부산대학교 도서관

The few attempts to produce artificial hybrids in the genus Hieracium s. str. have usually failed due to the use of polyploid parental taxa reproducing via agamospermy. Presented here for the first time are data on artificial hybridization in Hieracium s. str. which may help in understanding the microevolutionary processes resulting in the great morphological and genetic diversity in this genus. Diploid, sexually reproducing species (H. alpinum, H. pojoritense, H. transsilvanicum and two stable morphological types of H. umbellatum – of a low altitude and a high mountain type) were used as parent plants in experimental crosses. In most cases true hybrids, with intermediate morphology, were obtained. All the hybrids tested were diploid and produced a high amount of stainable pollen (65–92%). Hybrid progeny resulting from one cross exhibited a large range of morphological variation due to the combination of alleles from unrelated parental species. The percentage of welldeveloped achenes per capitulum, in capitula with at least one well-developed achene, in hybrids, ranged from 1.9 to 12.5% after free or controlled pollination, with an average of 4–5% per capitulum. Similar results (1.9–12.1%) were obtained from triple-cross hybrids.
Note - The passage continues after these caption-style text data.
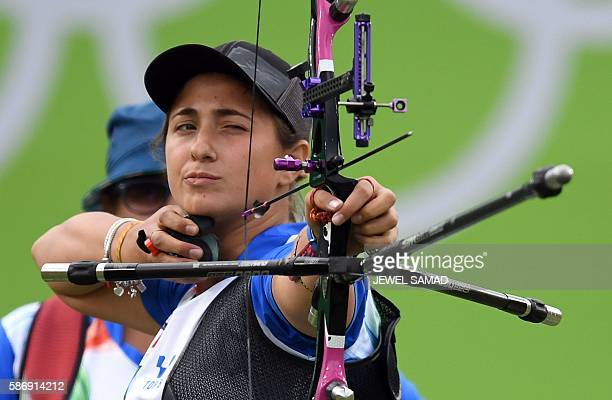 Italy's Claudia Mandia shoots an arrow during the Rio 2016 Olympic Games Women's Team quarterfinal match against China at the Sambodromo archery...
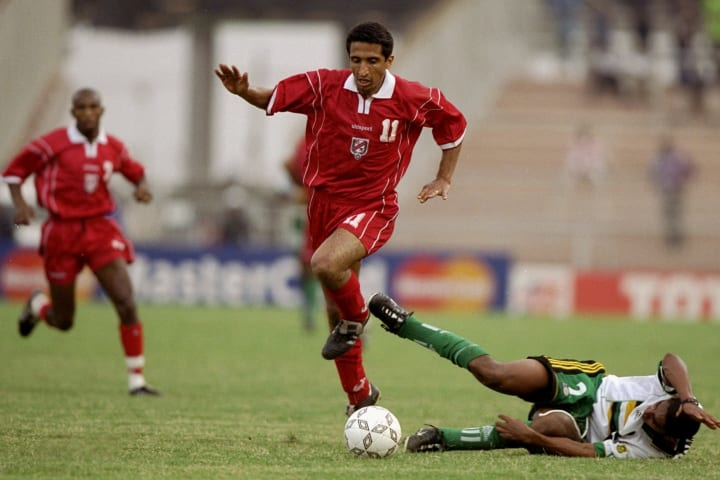 Adel Sellimi of Tunisia is Challenged by Papi Khomane of South Africa...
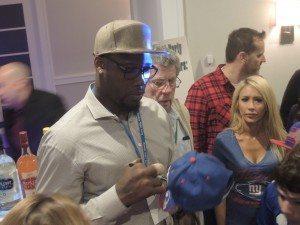 Fans surround Giants defensive end Jason Pierre-Paul as he signs hats, jerseys, helmets and footballs.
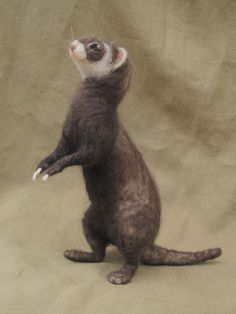 Needle felted ferret by Hanna Stiles.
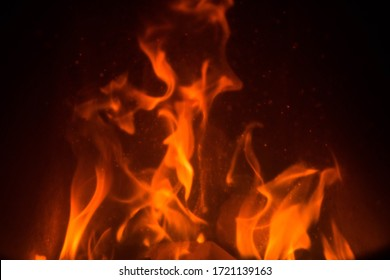 Fire Texture on dark background. Red Flames burning in oven. Abstract hot element.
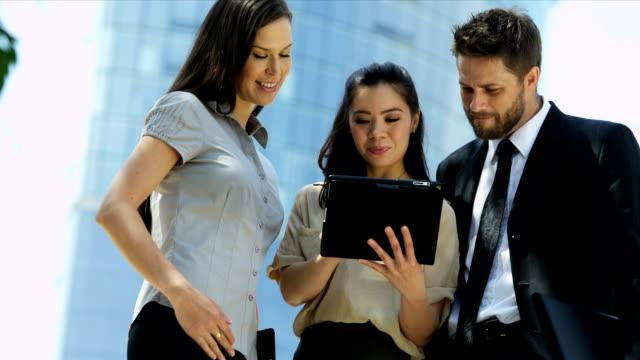 vidéos et rushes de jeunes collègues à l'aide de tablette sans fil de hot spot - book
However, most of the capitula of hybrid progeny (either F1 or triple) were completely sterile after free or controlled pollination. Sterility is probably caused by genome incompatibility of unrelated parental taxa belonging to different sections. In two crosses, where strictly allogamous diploid plants of H. umbellatum (both morphotypes) were used as mother plants and F1 hybrids as pollen donors, some matroclinal progeny were obtained. This is a further example of the previously reported mentor effect. Diploid hybrids may be involved as pollen donors in gene flow as they produce uniformly sized and viable pollen. They are probably substantially less important as seed parents.